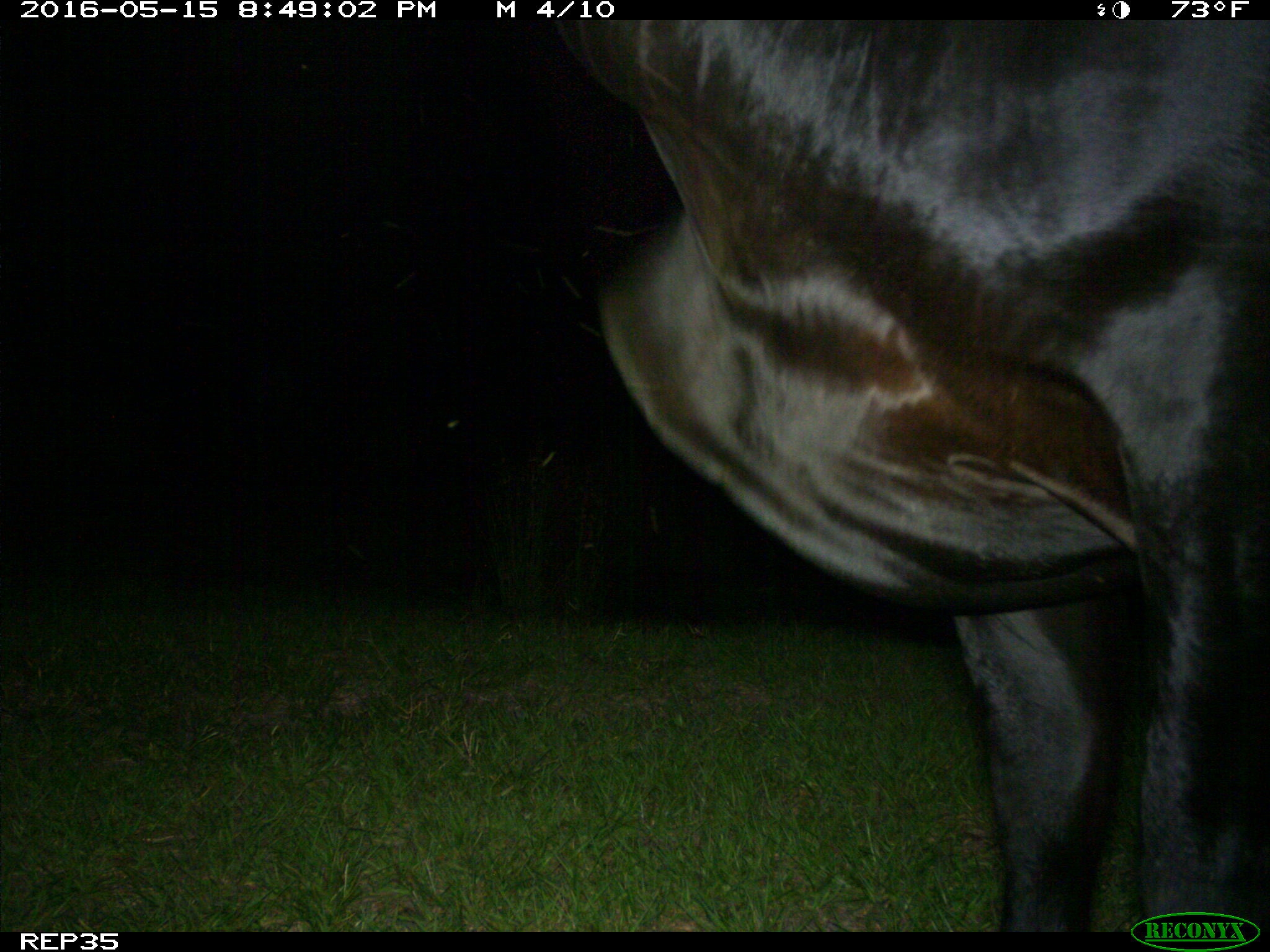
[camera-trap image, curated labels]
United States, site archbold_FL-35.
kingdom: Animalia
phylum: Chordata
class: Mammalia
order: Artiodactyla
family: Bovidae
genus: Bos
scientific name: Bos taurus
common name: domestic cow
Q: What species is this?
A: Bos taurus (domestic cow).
--
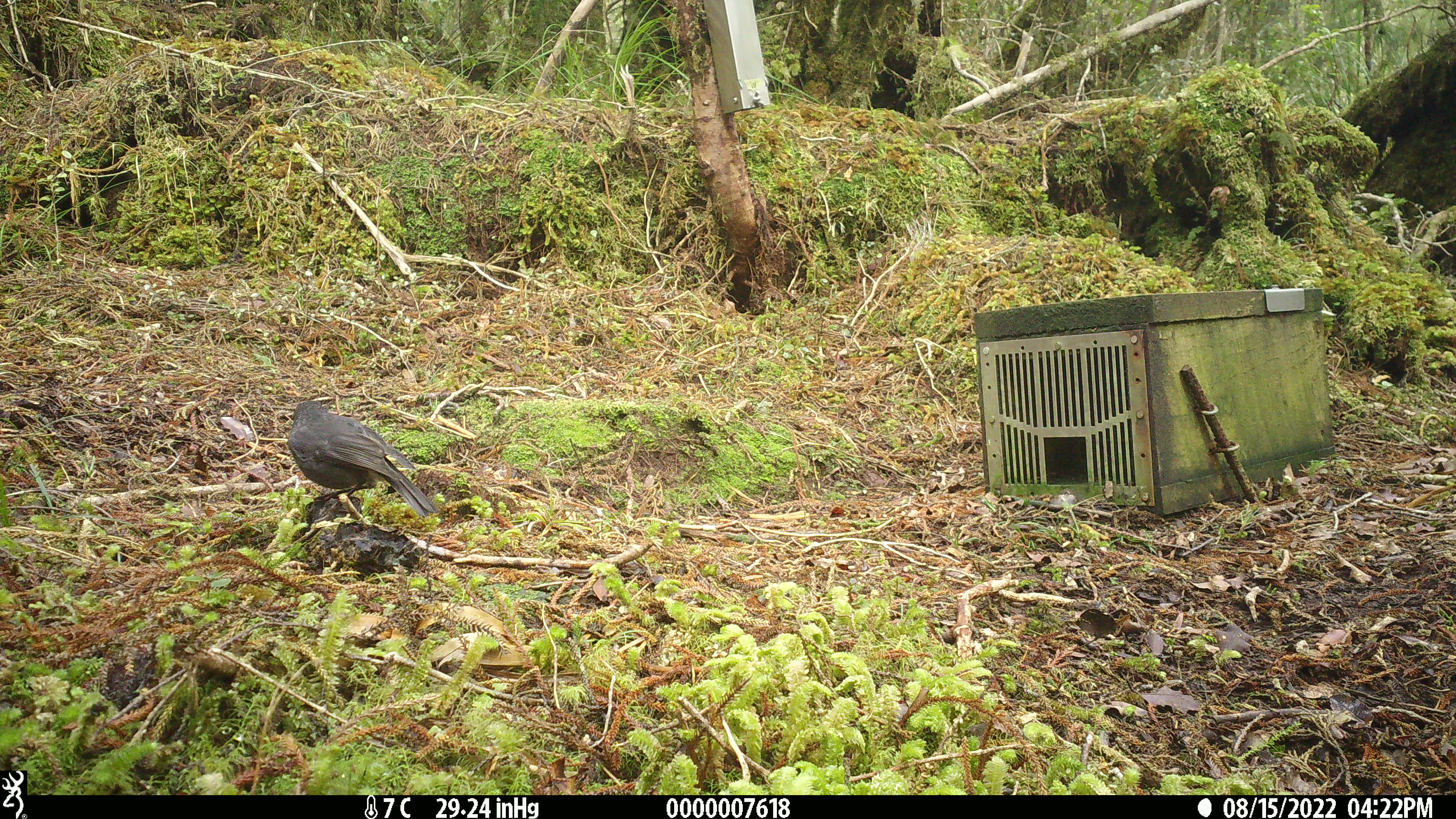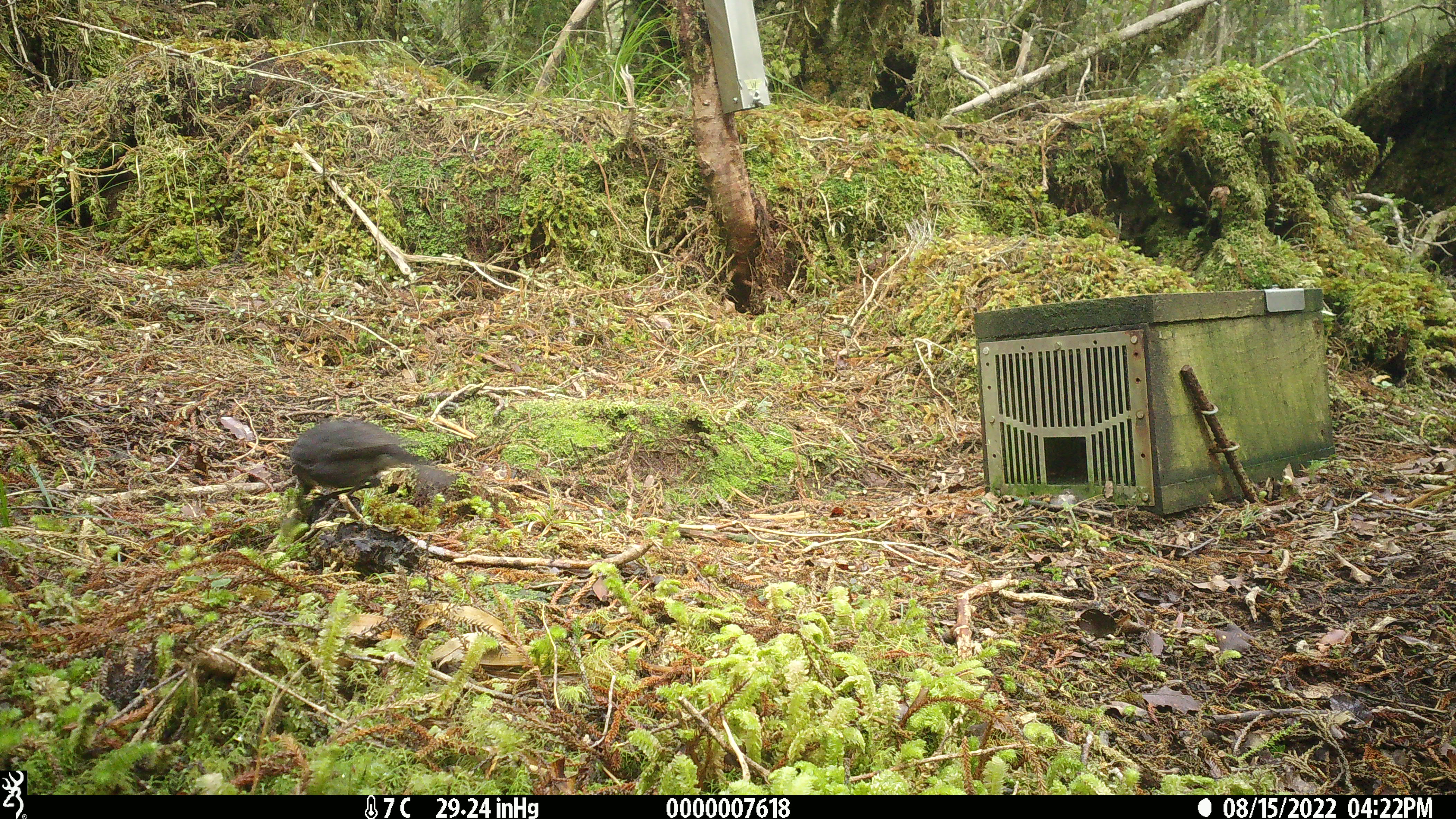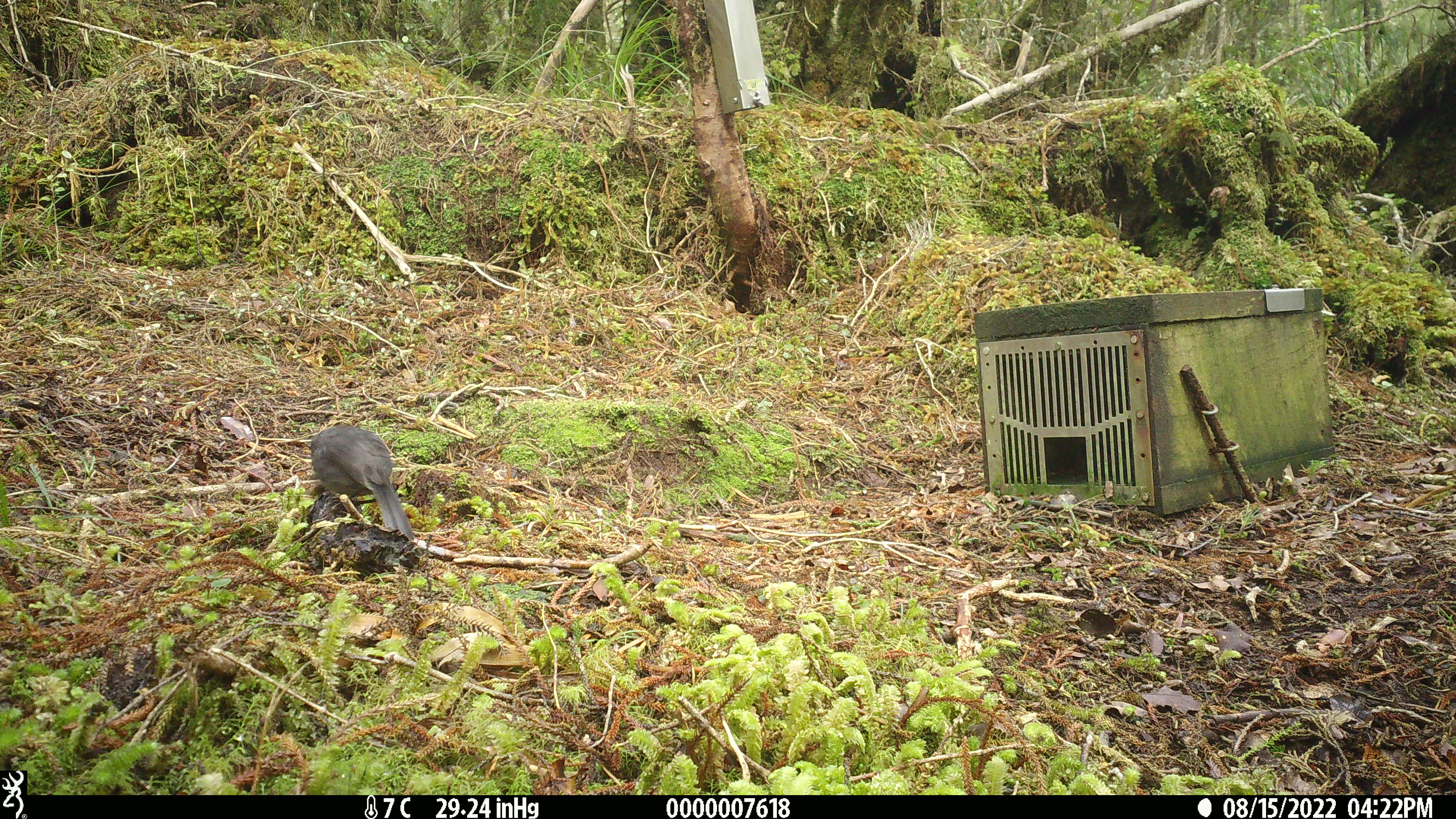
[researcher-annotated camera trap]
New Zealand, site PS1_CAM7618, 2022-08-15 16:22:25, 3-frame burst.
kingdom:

[To do] Among the entries above, copy exactly only the lines starting with the one containing "[camera-trap image, curated labels]" and going through the one containing "A: Bos taurus (domestic cow).", both ends included.

[Task response]
[camera-trap image, curated labels]
United States, site archbold_FL-35.
kingdom: Animalia
phylum: Chordata
class: Mammalia
order: Artiodactyla
family: Bovidae
genus: Bos
scientific name: Bos taurus
common name: domestic cow
Q: What species is this?
A: Bos taurus (domestic cow).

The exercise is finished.